* **Énoncé A**
Reproduisez intégralement, sans la moindre modification, le texte sur la politique linguistique.

Politique linguistique
Rares sont les politiques linguistiques tenant compte de cette diversité. Les États cherchent souvent à réduire la diversité, ou à l'anéantir, en refusant aux langues autres que celle de l'État, la protection des lois ou de la constitution.
En France, la prise de conscience de la menace pesant sur les langues régionales, du fait de l'exode rural, a conduit au développement, dans les années 1970, de mouvements régionalistes attachés à leur défense. L'État a accordé l'autorisation de l'enseignement des « langues et cultures régionales » dans les écoles (loi n° 75-620 du 11 juillet 1975 relative à l'éducation, loi n° 84-52 du 26 janvier 1984 sur l'enseignement supérieur, loi d'orientation n°89-486 du 10 juillet 1989 sur l'éducation, etc.), puis de l'enseignement bilingue et en langues régionales. Cet enseignement des langues régionales, qui ne concerne qu'une partie des établissements scolaires, a connu un développement certain[5]. Un conseil académique des langues régionales a été créé en 2001[6], mais il se réunit à la demande du rectorat, parfois donc moins d'une fois par an[réf. nécessaire].
Quelques exemples de politiques linguistiques dans les pays voisins, dans des espaces le plus souvent autonomes :
- au Pays de Galles, le gallois est langue coofficielle ;
- de même la langue catalane dans la généralité de Catalogne, les îles Baléares et la Communauté valencienne ; l'aranais (variété de gascon des Pyrénées) langue officielle en Val d'Aran depuis 1990 et dans l'ensemble de la Catalogne depuis 2006 ; la langue basque dans la communauté autonome basque et le tiers nord de la communauté forale de Navarre ;
- de même le néerlandais dans la communauté flamande et l'allemand dans la communauté germanophone en Belgique ;
- de même le français au Val d'Aoste (en Italie), en Suisse romande, en Belgique, au Luxembourg ;
- toutefois, le francoprovençal n'est pas plus officiel en Suisse qu'en France ;
- de même le picard n'est pas plus officiel en Belgique qu'en France.

* **Énoncé B**
Combien de lignes des enregistrements contiennent la chaîne « inches » ? Donnez uniquement ce nombre.

* **Entrées fournies**
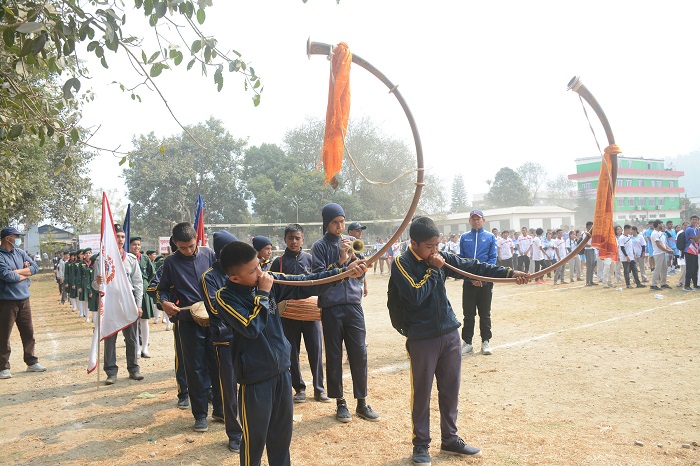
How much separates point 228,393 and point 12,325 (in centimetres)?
558

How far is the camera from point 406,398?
6504 mm

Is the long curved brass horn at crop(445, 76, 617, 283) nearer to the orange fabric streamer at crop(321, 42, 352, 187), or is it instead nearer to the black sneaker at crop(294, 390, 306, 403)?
the orange fabric streamer at crop(321, 42, 352, 187)

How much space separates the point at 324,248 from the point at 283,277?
189 cm

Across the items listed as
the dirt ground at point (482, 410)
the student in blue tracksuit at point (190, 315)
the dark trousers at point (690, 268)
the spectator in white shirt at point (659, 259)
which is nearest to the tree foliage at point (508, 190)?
the spectator in white shirt at point (659, 259)

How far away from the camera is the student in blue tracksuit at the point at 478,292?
850 cm

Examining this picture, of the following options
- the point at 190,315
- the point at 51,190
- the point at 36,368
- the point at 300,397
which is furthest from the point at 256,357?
the point at 51,190

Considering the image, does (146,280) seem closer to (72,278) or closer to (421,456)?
(421,456)

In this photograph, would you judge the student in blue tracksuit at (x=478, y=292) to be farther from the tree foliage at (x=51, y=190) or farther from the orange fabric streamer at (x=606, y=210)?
the tree foliage at (x=51, y=190)

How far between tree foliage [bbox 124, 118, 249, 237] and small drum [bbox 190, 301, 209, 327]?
115 ft

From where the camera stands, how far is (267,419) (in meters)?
3.70

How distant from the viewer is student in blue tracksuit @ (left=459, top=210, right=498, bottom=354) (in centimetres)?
850

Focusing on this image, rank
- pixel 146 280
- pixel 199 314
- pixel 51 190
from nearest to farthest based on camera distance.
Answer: pixel 199 314 < pixel 146 280 < pixel 51 190

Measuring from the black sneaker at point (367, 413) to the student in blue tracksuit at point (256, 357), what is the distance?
1.99 m

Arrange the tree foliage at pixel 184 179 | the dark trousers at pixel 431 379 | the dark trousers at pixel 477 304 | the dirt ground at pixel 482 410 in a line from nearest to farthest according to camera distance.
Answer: the dark trousers at pixel 431 379
the dirt ground at pixel 482 410
the dark trousers at pixel 477 304
the tree foliage at pixel 184 179
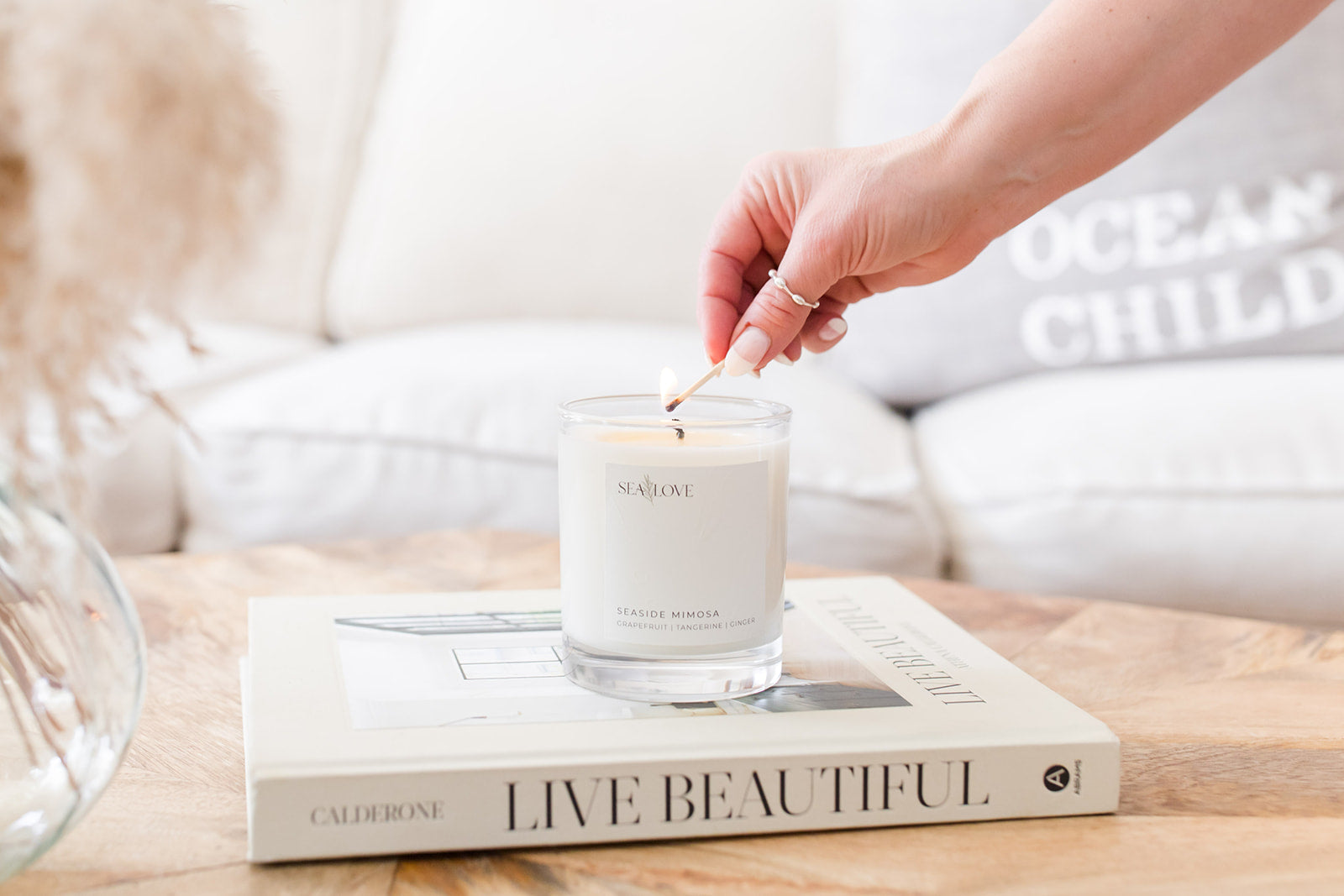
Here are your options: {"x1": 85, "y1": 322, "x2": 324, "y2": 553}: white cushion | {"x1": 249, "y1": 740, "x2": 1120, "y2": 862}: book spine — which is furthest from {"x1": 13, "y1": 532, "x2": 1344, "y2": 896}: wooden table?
{"x1": 85, "y1": 322, "x2": 324, "y2": 553}: white cushion

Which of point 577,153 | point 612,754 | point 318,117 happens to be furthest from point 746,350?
point 318,117

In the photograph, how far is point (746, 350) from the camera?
653 millimetres

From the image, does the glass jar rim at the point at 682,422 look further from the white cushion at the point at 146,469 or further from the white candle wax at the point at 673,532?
the white cushion at the point at 146,469

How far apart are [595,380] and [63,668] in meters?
0.79

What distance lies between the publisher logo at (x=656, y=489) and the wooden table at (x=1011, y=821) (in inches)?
5.7

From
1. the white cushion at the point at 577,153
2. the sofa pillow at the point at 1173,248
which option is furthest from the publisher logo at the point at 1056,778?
the white cushion at the point at 577,153

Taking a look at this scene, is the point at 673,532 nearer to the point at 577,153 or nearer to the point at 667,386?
the point at 667,386

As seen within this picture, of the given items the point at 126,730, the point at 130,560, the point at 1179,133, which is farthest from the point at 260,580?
the point at 1179,133

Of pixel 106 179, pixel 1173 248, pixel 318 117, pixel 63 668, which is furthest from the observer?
pixel 318 117

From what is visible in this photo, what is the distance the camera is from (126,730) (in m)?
0.43

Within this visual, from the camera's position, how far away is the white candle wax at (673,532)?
0.51 m

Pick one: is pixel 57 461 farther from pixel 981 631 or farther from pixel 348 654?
pixel 981 631

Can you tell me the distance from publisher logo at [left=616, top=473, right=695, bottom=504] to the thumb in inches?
5.9

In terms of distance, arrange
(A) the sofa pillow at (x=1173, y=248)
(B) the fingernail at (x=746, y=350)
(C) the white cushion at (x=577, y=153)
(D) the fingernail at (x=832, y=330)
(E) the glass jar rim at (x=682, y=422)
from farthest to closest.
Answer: (C) the white cushion at (x=577, y=153)
(A) the sofa pillow at (x=1173, y=248)
(D) the fingernail at (x=832, y=330)
(B) the fingernail at (x=746, y=350)
(E) the glass jar rim at (x=682, y=422)
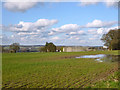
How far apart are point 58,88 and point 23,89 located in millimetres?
1644

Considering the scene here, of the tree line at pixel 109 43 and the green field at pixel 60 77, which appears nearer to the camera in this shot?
the green field at pixel 60 77

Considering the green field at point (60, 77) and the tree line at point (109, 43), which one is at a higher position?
the tree line at point (109, 43)

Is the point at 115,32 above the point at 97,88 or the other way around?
above

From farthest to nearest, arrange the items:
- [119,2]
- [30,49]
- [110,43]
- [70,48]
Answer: [70,48] < [110,43] < [30,49] < [119,2]

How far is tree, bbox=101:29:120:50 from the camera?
66.6 meters

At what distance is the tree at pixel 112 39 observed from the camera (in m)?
66.6

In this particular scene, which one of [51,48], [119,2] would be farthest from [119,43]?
[119,2]

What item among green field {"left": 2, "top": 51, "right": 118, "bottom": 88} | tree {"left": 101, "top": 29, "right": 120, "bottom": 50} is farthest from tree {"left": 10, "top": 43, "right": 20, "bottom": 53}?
green field {"left": 2, "top": 51, "right": 118, "bottom": 88}

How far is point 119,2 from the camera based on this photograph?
39.5 feet

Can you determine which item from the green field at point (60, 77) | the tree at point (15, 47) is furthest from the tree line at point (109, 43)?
the green field at point (60, 77)

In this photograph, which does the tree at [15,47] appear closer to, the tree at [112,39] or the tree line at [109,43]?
the tree line at [109,43]

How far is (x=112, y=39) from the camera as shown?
7075 cm

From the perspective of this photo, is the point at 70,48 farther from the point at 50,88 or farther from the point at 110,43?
the point at 50,88

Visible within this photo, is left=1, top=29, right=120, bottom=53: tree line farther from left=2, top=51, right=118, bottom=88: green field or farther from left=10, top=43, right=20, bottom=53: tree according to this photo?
left=2, top=51, right=118, bottom=88: green field
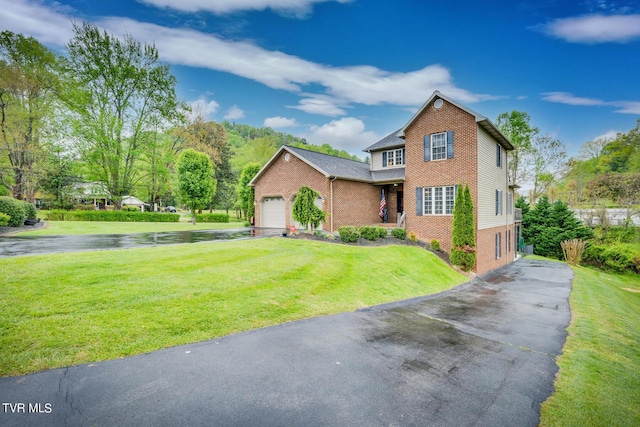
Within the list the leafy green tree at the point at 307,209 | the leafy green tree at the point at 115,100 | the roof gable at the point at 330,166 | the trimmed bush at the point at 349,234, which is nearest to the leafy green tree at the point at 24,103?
the leafy green tree at the point at 115,100

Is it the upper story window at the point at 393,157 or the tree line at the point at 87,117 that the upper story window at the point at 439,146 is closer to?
the upper story window at the point at 393,157

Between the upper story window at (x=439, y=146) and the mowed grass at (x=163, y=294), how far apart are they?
8620 millimetres

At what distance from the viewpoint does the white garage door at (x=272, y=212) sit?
23.4 meters

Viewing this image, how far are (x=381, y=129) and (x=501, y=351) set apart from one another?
31530 millimetres

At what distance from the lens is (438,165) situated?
57.2 feet

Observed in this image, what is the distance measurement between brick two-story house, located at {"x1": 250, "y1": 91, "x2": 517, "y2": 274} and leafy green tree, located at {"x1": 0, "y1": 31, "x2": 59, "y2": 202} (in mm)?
20906

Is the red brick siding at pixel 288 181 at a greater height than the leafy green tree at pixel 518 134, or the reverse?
Answer: the leafy green tree at pixel 518 134

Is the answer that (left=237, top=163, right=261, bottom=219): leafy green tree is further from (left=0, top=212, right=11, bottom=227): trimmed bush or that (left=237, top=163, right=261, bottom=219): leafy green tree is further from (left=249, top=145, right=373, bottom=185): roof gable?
(left=0, top=212, right=11, bottom=227): trimmed bush

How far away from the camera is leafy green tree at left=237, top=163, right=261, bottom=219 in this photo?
27.0 metres

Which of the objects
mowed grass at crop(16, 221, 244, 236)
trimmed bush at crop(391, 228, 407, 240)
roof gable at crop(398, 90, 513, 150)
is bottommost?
trimmed bush at crop(391, 228, 407, 240)

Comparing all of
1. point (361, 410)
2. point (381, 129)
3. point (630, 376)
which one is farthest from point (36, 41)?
point (630, 376)

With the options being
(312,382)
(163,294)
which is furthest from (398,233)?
(312,382)

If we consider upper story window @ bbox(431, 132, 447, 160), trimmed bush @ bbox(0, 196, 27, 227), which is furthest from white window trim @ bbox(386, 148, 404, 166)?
trimmed bush @ bbox(0, 196, 27, 227)

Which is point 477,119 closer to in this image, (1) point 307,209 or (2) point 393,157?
(2) point 393,157
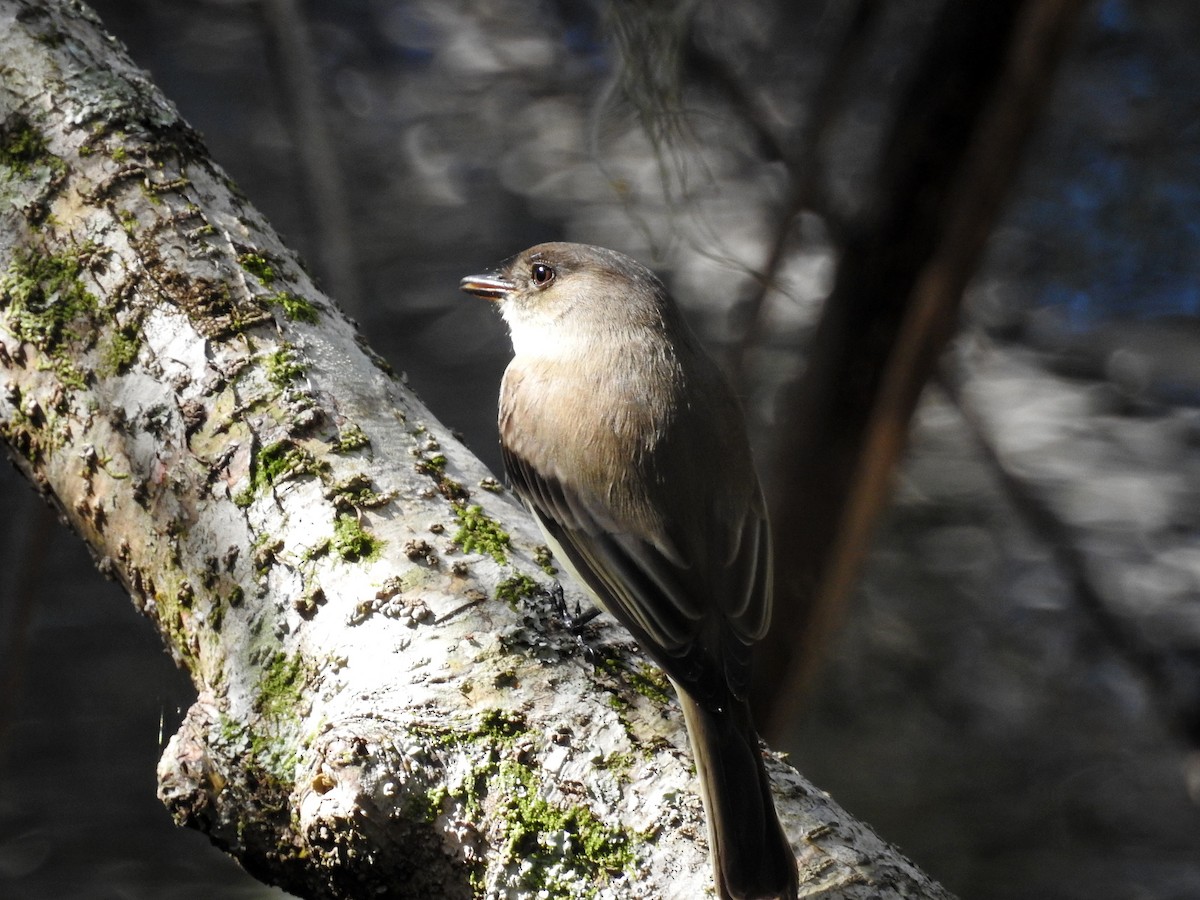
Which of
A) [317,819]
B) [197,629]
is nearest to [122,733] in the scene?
[197,629]

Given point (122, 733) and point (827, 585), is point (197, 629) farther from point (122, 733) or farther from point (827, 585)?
point (122, 733)

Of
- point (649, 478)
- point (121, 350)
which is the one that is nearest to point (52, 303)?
point (121, 350)

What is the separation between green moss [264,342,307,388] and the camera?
7.66 feet

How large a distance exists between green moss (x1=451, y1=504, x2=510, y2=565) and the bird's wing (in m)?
0.17

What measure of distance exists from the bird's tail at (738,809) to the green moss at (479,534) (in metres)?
0.42

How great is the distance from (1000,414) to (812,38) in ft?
5.45

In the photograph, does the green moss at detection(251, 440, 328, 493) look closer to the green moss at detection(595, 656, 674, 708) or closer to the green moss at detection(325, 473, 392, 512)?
the green moss at detection(325, 473, 392, 512)

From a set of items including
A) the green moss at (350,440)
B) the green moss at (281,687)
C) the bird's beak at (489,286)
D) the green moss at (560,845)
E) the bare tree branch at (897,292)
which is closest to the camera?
the green moss at (560,845)

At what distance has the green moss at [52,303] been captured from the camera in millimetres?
2393

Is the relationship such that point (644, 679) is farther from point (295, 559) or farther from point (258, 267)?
point (258, 267)

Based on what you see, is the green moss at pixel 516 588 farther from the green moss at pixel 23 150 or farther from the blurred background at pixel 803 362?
the blurred background at pixel 803 362

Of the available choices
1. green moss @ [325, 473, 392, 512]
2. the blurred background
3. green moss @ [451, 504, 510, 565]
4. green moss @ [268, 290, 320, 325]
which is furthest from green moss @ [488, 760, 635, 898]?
the blurred background

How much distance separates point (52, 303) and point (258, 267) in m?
0.39

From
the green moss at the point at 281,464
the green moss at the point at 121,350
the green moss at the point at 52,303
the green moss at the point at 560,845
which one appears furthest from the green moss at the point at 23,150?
the green moss at the point at 560,845
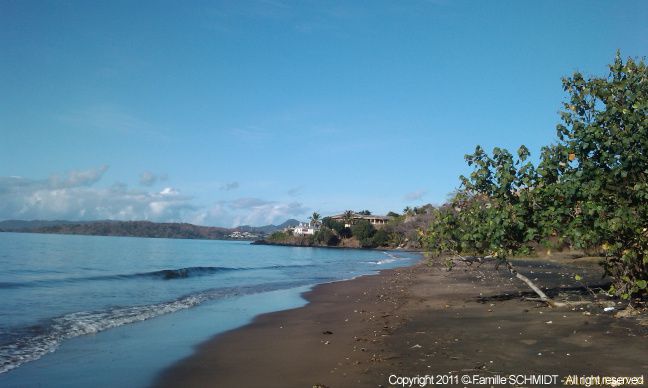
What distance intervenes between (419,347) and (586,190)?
16.9 feet

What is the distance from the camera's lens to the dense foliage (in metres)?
10.1

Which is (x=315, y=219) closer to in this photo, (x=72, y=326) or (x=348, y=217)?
(x=348, y=217)

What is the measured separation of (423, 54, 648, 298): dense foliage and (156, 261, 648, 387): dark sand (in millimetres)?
1696

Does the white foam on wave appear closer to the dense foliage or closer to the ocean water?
the ocean water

* **Réponse attendue A**
Politique linguistique
Rares sont les politiques linguistiques tenant compte de cette diversité. Les États cherchent souvent à réduire la diversité, ou à l'anéantir, en refusant aux langues autres que celle de l'État, la protection des lois ou de la constitution.
En France, la prise de conscience de la menace pesant sur les langues régionales, du fait de l'exode rural, a conduit au développement, dans les années 1970, de mouvements régionalistes attachés à leur défense. L'État a accordé l'autorisation de l'enseignement des « langues et cultures régionales » dans les écoles (loi n° 75-620 du 11 juillet 1975 relative à l'éducation, loi n° 84-52 du 26 janvier 1984 sur l'enseignement supérieur, loi d'orientation n°89-486 du 10 juillet 1989 sur l'éducation, etc.), puis de l'enseignement bilingue et en langues régionales. Cet enseignement des langues régionales, qui ne concerne qu'une partie des établissements scolaires, a connu un développement certain[5]. Un conseil académique des langues régionales a été créé en 2001[6], mais il se réunit à la demande du rectorat, parfois donc moins d'une fois par an[réf. nécessaire].
Quelques exemples de politiques linguistiques dans les pays voisins, dans des espaces le plus souvent autonomes :
- au Pays de Galles, le gallois est langue coofficielle ;
- de même la langue catalane dans la généralité de Catalogne, les îles Baléares et la Communauté valencienne ; l'aranais (variété de gascon des Pyrénées) langue officielle en Val d'Aran depuis 1990 et dans l'ensemble de la Catalogne depuis 2006 ; la langue basque dans la communauté autonome basque et le tiers nord de la communauté forale de Navarre ;
- de même le néerlandais dans la communauté flamande et l'allemand dans la communauté germanophone en Belgique ;
- de même le français au Val d'Aoste (en Italie), en Suisse romande, en Belgique, au Luxembourg ;
- toutefois, le francoprovençal n'est pas plus officiel en Suisse qu'en France ;
- de même le picard n'est pas plus officiel en Belgique qu'en France.

* **Réponse attendue B**
2